Chapter 7
Similarly, we could have written two properly recursive functions to emit the
collection with the assigned rank values. Again, we've optimized that recursion
into nested for loops. To make it clear how we're computing the rank value,
we've included the low end of the range (base+1) and the high end of the range
(base+dups) and taken the midpoint of these two values. If there is only a single
duplicate, we evaluate (2*base+2)/2, which has the advantage of being a
general solution.
The following is how we can test this to be sure it works.
list(rank([0.8, 1.2, 1.2, 2.3, 18]))
[(1.0, 0.8), (2.5, 1.2), (2.5, 1.2), (4.0, 2.3), (5.0, 18)]
data= ((2, 0.8), (3, 1.2), (5, 1.2), (7, 2.3), (11, 18))
list(rank(data, key=lambda x:x[1]))
[(1.0, (2, 0.8)), (2.5, (3, 1.2)), (2.5, (5, 1.2)), (4.0, (7, 2.3)),
(5.0, (11, 18))]
The sample data included two identical values.

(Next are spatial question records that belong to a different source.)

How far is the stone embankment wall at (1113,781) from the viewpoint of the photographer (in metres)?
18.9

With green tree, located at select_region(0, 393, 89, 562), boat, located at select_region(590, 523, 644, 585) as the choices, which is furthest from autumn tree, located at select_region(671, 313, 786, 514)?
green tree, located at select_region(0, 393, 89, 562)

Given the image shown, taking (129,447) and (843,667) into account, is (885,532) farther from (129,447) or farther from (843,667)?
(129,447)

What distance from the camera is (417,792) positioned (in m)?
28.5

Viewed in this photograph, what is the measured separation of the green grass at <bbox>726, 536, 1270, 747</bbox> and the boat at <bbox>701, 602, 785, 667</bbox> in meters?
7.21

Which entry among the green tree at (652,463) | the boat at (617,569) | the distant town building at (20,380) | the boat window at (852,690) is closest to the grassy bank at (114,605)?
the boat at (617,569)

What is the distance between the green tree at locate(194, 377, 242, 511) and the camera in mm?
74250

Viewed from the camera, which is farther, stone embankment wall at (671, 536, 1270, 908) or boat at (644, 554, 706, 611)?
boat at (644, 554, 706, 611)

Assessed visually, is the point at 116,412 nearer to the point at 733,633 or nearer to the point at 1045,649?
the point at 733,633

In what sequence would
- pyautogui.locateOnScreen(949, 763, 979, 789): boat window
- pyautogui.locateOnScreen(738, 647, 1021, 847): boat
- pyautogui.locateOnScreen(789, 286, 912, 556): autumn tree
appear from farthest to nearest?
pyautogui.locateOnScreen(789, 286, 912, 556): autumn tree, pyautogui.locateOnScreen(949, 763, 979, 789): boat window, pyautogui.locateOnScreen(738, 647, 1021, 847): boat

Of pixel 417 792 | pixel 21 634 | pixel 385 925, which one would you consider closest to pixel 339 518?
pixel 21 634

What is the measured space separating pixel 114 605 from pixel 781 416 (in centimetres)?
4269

The resulting ranks split positions 2
and 3 to assign position 2.5 to both values. This is the common statistical practice for
computing the Spearman rank-order correlation between two sets of values.
The rank() function involves rearranging the input data as part of
discovering duplicated values. If we want to rank on both the x and y
values in each pair, we need to reorder the data twice.
Wrapping instead of state changing
We have two general strategies to do wrapping; they are as follows:
- Parallelism: We can create two copies of the data and rank each copy. We
then need to reassemble the two copies into a final result that includes both
rankings. This can be a bit awkward because we'll need to somehow merge
two sequences that are likely to be in different orders. - Serialism: We can compute ranks on one variable and save the results as a
wrapper that includes the original raw data. We can then rank this wrapped
data on the other variable. While this can create a complex structure, we can
optimize it slightly to create a flatter wrapper for the final results.